Welcome to the club where the first thing anybody notices
about you is where you fall on the continuum of pretty.
Congratulations, you appear to have landed
on the right side of the sorting line
that stretches from beautiful to invisible.
I wonder if you will miss being known
for what you are good at
and not just what you look like—
for what your body can do,
not just what it can wear.
Right now, it seems the magazine covers
all want us to know how you look in a corset.
They’ve lost interest in how fast you can run,
unless it’s how fast you can run in heels.

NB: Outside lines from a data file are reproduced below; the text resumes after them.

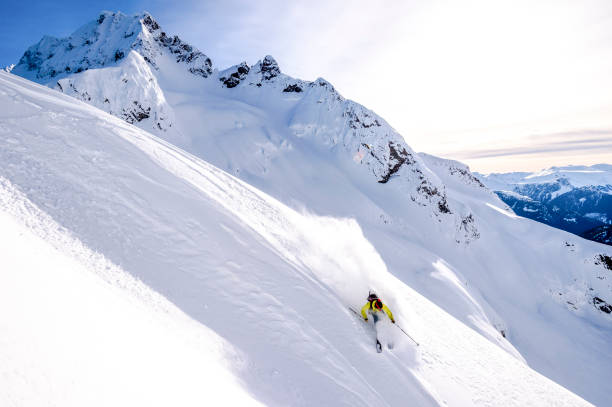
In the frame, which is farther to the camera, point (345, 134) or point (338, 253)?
point (345, 134)

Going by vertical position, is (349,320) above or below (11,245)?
above

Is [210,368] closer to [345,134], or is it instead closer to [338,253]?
[338,253]

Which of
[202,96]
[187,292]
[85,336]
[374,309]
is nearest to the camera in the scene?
[85,336]

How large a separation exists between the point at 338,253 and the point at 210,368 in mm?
8033

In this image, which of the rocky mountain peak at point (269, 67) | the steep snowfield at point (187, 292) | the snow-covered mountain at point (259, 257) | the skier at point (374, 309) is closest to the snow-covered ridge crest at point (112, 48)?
the rocky mountain peak at point (269, 67)

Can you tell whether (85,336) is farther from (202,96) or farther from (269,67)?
(269,67)

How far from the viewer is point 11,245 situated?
4551 mm

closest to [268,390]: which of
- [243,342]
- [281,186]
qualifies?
[243,342]

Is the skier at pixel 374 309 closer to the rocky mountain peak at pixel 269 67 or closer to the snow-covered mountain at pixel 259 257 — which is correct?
the snow-covered mountain at pixel 259 257

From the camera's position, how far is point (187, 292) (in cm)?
629

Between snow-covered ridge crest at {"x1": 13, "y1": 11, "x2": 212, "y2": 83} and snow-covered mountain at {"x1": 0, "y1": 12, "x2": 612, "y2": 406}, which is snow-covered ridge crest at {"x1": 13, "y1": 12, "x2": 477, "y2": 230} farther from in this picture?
snow-covered mountain at {"x1": 0, "y1": 12, "x2": 612, "y2": 406}

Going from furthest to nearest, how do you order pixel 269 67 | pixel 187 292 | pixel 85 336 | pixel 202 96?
pixel 269 67 < pixel 202 96 < pixel 187 292 < pixel 85 336

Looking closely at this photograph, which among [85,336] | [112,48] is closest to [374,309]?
[85,336]

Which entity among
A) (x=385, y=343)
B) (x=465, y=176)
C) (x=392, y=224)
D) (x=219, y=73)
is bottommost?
(x=385, y=343)
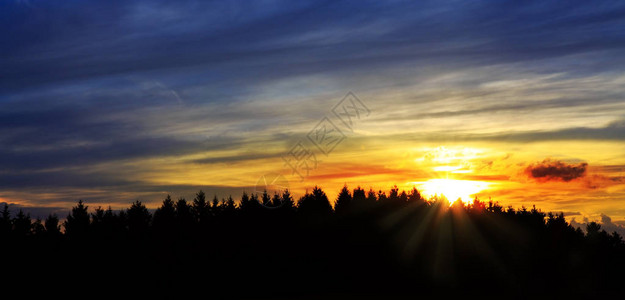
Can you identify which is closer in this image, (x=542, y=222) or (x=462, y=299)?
(x=462, y=299)

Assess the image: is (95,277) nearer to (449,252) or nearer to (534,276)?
(449,252)

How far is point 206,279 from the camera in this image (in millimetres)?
87062

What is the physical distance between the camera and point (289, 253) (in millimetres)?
93000

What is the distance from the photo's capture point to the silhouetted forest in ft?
284

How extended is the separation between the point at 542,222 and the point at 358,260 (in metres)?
50.9

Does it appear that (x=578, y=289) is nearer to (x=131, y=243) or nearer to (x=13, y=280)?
(x=131, y=243)

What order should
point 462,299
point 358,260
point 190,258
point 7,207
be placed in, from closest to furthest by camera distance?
1. point 462,299
2. point 190,258
3. point 358,260
4. point 7,207

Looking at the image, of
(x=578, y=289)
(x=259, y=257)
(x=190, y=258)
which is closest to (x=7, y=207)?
(x=190, y=258)

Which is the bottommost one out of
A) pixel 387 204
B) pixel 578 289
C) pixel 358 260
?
pixel 578 289

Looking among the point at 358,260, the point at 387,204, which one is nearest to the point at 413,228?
the point at 387,204

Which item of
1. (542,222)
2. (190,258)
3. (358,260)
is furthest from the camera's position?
(542,222)

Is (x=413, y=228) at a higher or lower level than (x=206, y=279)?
higher

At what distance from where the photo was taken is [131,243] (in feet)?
295

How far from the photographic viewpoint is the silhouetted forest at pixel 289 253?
86.4 metres
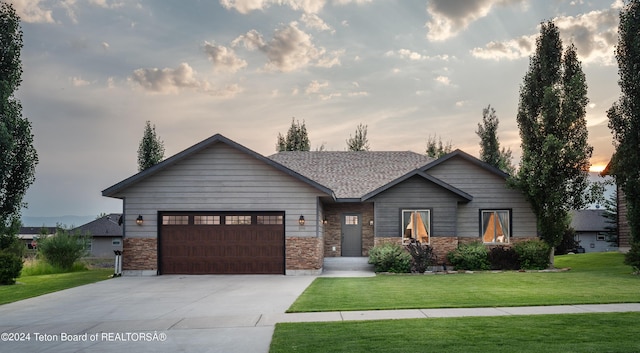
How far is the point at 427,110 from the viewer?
28.8m

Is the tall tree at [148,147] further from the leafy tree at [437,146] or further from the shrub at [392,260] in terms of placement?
the shrub at [392,260]

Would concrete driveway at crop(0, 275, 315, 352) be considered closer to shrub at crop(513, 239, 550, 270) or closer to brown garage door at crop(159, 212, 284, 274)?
brown garage door at crop(159, 212, 284, 274)

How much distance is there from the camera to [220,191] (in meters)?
21.2

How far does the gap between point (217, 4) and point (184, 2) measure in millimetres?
1478

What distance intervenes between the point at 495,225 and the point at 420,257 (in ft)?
15.0

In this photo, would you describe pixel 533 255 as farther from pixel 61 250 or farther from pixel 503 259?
pixel 61 250

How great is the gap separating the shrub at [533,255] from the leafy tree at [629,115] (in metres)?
3.41

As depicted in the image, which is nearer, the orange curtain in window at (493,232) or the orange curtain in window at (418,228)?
the orange curtain in window at (418,228)

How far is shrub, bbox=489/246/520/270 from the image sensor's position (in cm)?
2267

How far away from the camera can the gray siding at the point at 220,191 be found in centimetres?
2103

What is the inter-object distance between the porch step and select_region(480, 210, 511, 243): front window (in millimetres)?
5485

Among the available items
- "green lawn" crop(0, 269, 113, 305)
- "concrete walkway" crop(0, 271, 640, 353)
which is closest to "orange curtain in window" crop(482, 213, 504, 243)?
"concrete walkway" crop(0, 271, 640, 353)

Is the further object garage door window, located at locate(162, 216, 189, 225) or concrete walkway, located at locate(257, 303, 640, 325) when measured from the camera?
garage door window, located at locate(162, 216, 189, 225)

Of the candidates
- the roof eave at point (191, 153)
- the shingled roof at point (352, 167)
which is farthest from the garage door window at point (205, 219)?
the shingled roof at point (352, 167)
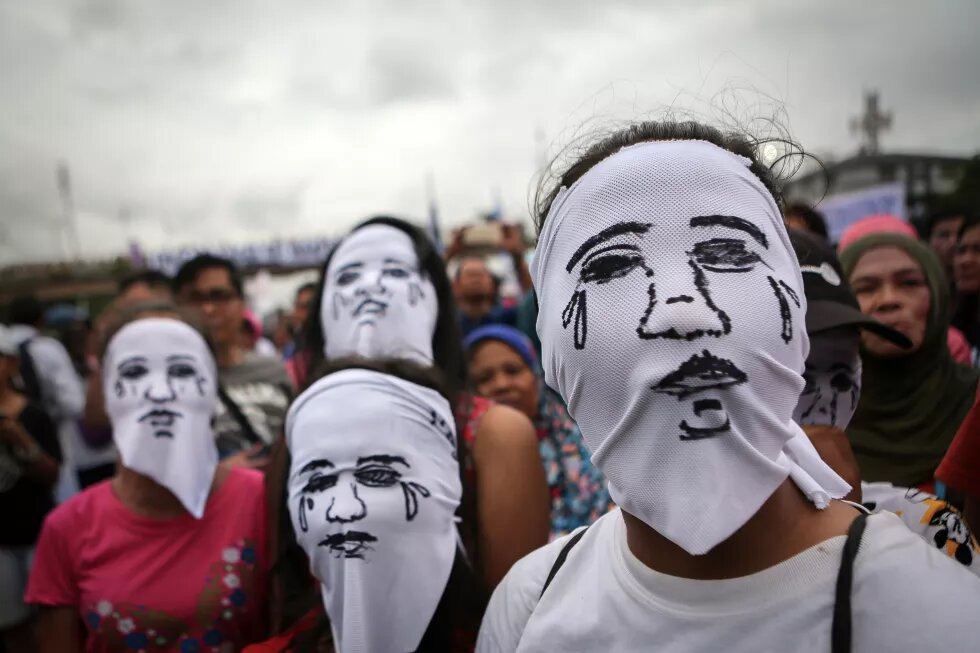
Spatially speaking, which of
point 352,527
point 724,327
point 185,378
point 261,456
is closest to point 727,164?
point 724,327

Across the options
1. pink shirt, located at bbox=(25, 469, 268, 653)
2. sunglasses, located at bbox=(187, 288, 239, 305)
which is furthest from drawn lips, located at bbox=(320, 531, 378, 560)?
sunglasses, located at bbox=(187, 288, 239, 305)

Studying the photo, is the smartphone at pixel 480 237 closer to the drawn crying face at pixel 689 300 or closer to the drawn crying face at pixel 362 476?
the drawn crying face at pixel 362 476

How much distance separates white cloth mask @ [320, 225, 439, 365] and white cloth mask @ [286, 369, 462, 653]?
0.57 metres

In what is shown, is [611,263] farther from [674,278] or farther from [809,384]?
[809,384]

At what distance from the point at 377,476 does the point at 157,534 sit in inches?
38.8

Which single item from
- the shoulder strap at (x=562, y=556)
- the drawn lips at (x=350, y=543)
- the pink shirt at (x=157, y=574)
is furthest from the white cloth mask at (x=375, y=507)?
the pink shirt at (x=157, y=574)

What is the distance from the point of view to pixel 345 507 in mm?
1575

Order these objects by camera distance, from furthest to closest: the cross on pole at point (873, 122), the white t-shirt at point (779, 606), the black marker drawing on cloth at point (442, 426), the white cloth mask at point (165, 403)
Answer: the cross on pole at point (873, 122) < the white cloth mask at point (165, 403) < the black marker drawing on cloth at point (442, 426) < the white t-shirt at point (779, 606)

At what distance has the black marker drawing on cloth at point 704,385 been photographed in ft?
3.00

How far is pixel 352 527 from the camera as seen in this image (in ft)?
5.14

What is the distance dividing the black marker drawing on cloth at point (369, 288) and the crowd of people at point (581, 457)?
12mm

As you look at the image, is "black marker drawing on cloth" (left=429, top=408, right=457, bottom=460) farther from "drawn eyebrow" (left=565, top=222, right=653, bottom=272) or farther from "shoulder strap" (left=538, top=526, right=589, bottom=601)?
"drawn eyebrow" (left=565, top=222, right=653, bottom=272)

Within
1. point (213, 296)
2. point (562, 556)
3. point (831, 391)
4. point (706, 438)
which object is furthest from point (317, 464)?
point (213, 296)

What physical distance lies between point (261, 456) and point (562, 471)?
1414 millimetres
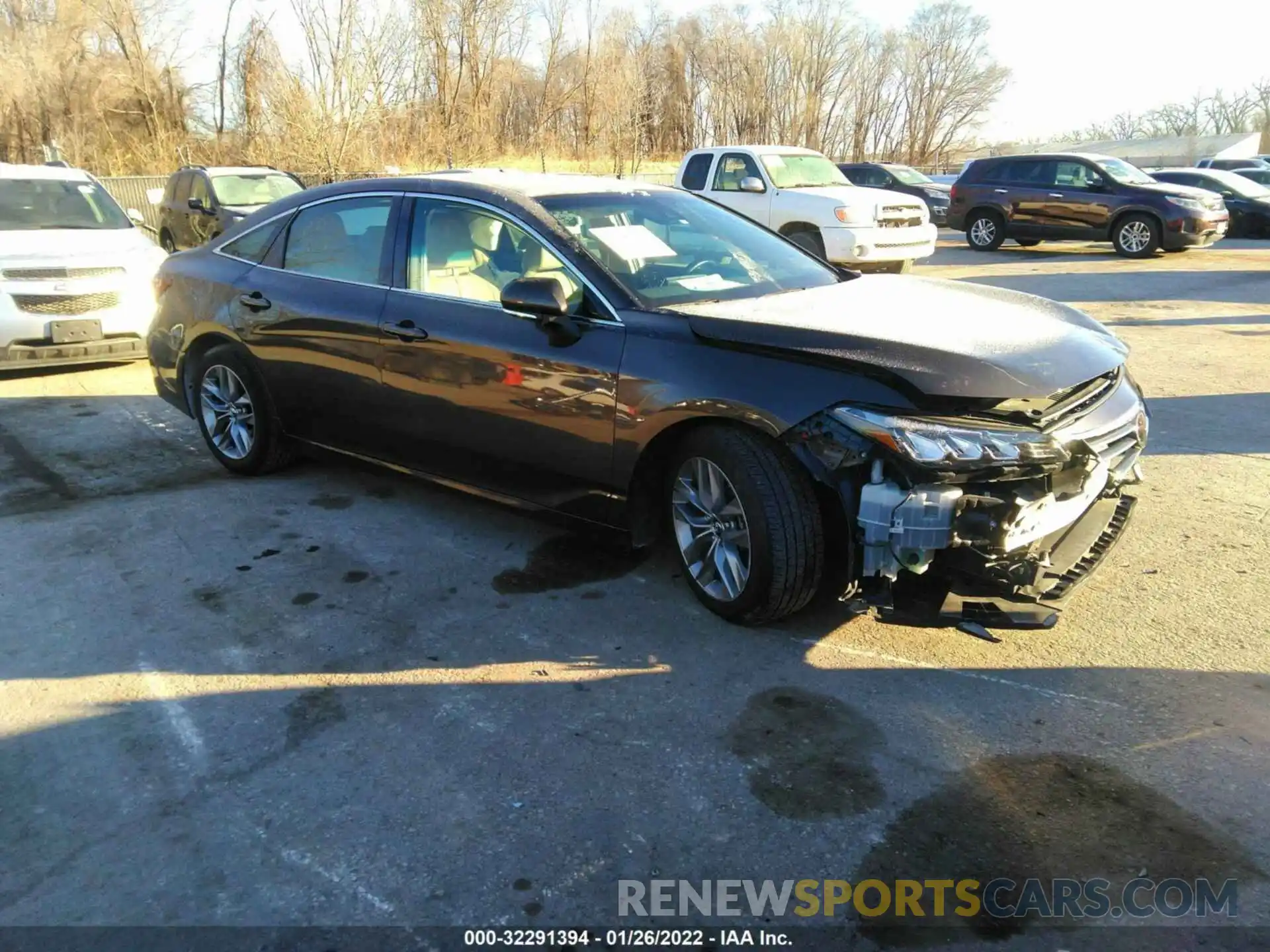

I realize I am probably creating a false dichotomy
by delineating these different kinds of fame.
Probably, these are both ways of not being known,
of being reduced to a single aspect of ourselves.
Probably, we are all devalued by these shorthand identities—
these heroic epithets that one day become epitaphs.
Here lies Bruce Jenner, American Olympic goldmedalist,
former track and field athlete, husband, father.
Here stands Caitlyn Jenner, LGBT activist,
television personality, transgender woman, mother.

I want to say I would prefer be known for who I am,
rather than for what I looked like or what I did,
but even as I say it, I realize how slippery the word known is.
And isn’t that part of the problem,
the limits of our language—
how we use the same word to mean famous
as we do to mean understood.
And isn’t that the tragedy,
the ways we are misunderstood
as our insides and outsides try to hammer out
some kind of agreement about who we are,
and our language stumbles, trying to catch up
with all of the things we can be.
Maybe that’s how you ran so fast;
you were trying to catch up with the person
you knew you could be.

Caitlyn, I am sorry for my cynicism, and for complaining
that now that you are out as a woman,
the magazine headlines are all about your appearance.
When I actually read the article behind the headlines,
I learned that in your first public appearance as a woman
you will receive the Arthur Ashe Courage Award.
It turns out, there is a medal for who you are.
And I’m sure people will talk about how stunning you look
as you sweep across the stage to stand at a different kind of podium,
but you know, it’s true, you are stunning.
Isn’t it funny, how we use the same word
to mean beautiful as we do to mean amazing.

Poets Respond
June 7, 2015

[download audio]

__________

Suzanne Langlois: “This piece is my response to the picture of Caitlyn Jenner on cover of Vanity Fair which seemed to take up the entire internet on Wednesday. I thought the poem was going to rail about how unfair it is that media focuses so heavily on a woman’s appearance. I remember seeing Bruce Jenner’s picture on a Wheaties box as a kid, and when I looked it up yesterday, I found three Wheaties boxes, each one depicting the athlete frozen in an active and triumphant moment. Yet Caitlyn is shown lounging on a couch in her underwear. And yeah, this does make me foam at the mouth a bit. But as I wrote it, the poem insisted on also being about the shift that seems to be happening; how we are slowly expanding the types of accomplishments and qualities we publicly celebrate in people of all genders.”